Mostafa et al. performed a prospective study on 125 cochlear implant patients and followed up for 6–30 months. A modified transcanal technique was adopted through a small postauricular incision. A tympanomeatal flap is elevated, the middle ear is exposed, and the round window membrane is exposed by drilling the overhanging niche. The electrode is channeled in an open trough along the posterosuperior meatal wall, which is reconstructed by autologous cartilage. The round window was used for insertion in 110 patients and a cochleostomy in 15. There were 115 complete insertions and 10 partials. There were six chorda tympani injuries, two electrode exposures with one requiring revision, and two cases with a tympanic membrane perforation which were grafted uneventfully. One case had severe infection and subsequent extrusion of the device one year after successful implantation [
4].
Thaiba et al. reported the transmeatal approach that involves creating an open transcanal tunnel starting from the annulus superior to the chorda tympani laterally towards the suprameatal region. Then, through the open tunnel, a bony groove is created in the bone underneath the length of the EAC to protect the electrode from extrusion through the EAC. They described the use of this approach in 131 patients.
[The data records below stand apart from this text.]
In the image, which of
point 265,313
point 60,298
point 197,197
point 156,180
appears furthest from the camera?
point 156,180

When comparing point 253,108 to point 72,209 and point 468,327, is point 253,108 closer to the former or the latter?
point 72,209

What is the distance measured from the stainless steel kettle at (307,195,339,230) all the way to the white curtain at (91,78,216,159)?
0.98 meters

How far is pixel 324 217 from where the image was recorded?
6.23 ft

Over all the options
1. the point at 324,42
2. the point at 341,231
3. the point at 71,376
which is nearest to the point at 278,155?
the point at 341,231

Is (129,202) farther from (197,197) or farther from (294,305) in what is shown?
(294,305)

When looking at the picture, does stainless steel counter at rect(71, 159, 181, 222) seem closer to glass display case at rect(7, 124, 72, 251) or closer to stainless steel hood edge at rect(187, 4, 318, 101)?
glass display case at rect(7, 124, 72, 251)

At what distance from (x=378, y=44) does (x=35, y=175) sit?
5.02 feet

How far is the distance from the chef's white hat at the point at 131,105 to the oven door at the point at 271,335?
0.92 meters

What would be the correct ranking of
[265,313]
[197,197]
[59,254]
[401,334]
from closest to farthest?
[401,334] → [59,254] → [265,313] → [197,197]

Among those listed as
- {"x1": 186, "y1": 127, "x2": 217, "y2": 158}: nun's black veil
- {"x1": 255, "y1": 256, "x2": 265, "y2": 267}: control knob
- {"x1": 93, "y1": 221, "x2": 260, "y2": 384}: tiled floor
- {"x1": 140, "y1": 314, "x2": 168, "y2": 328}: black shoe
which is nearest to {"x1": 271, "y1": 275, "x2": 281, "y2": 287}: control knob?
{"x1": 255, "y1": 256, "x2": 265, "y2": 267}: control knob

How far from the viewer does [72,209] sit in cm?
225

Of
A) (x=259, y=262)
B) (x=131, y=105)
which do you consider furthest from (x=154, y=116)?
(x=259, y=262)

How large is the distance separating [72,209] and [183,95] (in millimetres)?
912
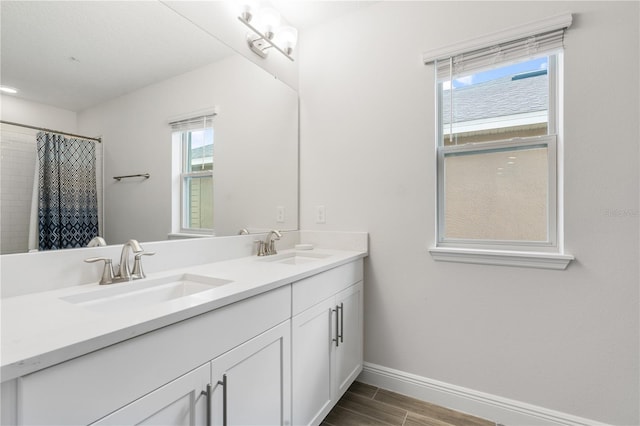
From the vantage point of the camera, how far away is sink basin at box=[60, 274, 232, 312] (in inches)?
37.7

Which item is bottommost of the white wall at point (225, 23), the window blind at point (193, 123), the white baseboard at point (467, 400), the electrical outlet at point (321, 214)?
the white baseboard at point (467, 400)

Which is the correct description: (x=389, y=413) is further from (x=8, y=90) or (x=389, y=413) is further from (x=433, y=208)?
(x=8, y=90)

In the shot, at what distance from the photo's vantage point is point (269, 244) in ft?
6.19

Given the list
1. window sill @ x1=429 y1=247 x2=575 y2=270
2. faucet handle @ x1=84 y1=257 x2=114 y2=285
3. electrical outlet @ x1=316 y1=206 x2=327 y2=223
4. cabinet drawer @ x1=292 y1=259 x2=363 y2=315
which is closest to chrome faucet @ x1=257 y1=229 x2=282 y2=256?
electrical outlet @ x1=316 y1=206 x2=327 y2=223

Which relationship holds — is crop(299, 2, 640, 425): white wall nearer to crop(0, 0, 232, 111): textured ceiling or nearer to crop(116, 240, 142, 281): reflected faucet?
crop(0, 0, 232, 111): textured ceiling

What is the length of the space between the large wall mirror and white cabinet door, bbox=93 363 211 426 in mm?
673

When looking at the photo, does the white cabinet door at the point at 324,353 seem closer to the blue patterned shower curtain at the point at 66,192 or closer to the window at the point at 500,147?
the window at the point at 500,147

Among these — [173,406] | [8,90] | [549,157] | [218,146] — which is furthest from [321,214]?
[8,90]

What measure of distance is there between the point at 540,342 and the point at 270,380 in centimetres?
136

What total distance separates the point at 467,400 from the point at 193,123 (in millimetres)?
2109

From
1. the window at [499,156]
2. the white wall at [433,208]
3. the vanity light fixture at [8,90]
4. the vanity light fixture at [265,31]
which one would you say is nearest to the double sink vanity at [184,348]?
the white wall at [433,208]

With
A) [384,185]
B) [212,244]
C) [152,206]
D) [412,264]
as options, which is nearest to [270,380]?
[212,244]

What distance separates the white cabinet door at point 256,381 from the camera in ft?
2.98

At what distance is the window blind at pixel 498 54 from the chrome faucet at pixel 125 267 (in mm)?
1785
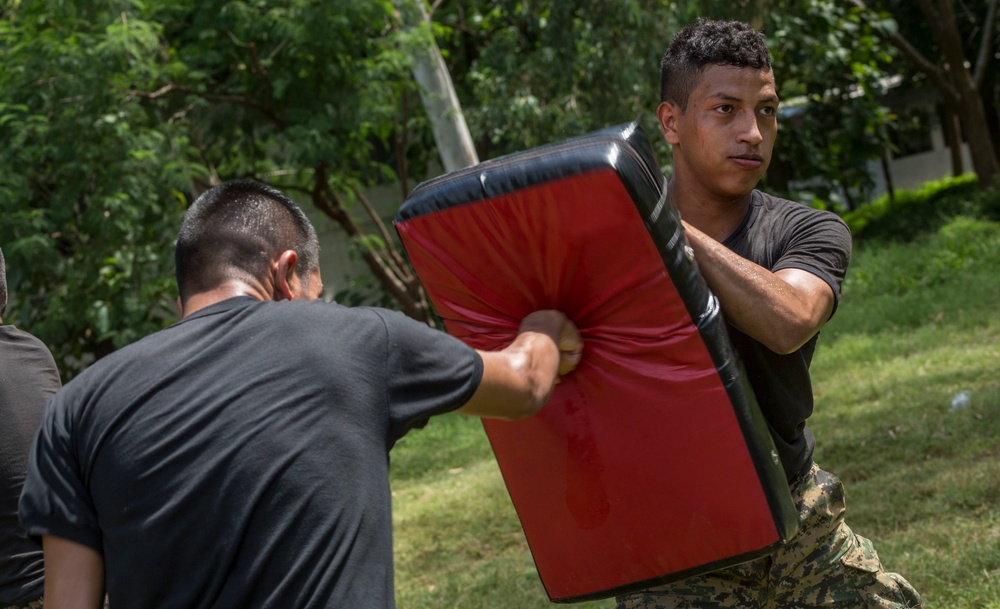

During 2 to 46 months of follow-up, there was no electrode extrusion [
20].
A shorter duration of surgery was obtained for EMA in comparison to the traditional technique, as observed by Slavutsky et al. [
10,
21].
A limitation of our study is that it is retrospective, with the choice of surgical technique being based on anatomical radiodiagnostic study. The study was conducted over a long period of time and in three different countries. Many surgeons were involved in the EMA and PT technique, and the medical care systems were different in each country, increasing the risk of bias. Given the limitations, our manuscript should be considered as a preliminary study. For significant results, prospective randomized double or triple-blind studies are required. Cochlear implant surgery is very delicate, regardless of the surgical technique chosen, meaning that the surgeon must have strong expertise and have mastered both techniques. Accurate presurgical planning, with careful analysis of radiological studies, is necessary when choosing the best surgical technique for each case, in order to obtain the best results from intervention.
5. Conclusions
Our multicenter study confirms that EMA is a safe surgical technique with excellent outcomes. There were no statistically significant differences with regard to complications. EMA, in our study, appears to be a faster technique with reduced postoperative patient discomfort in comparison to the more traditional PT technique. In each case, the experience of the surgeon and the correct choice of technique are fundamental in achieving a successful outcome for CI surgery.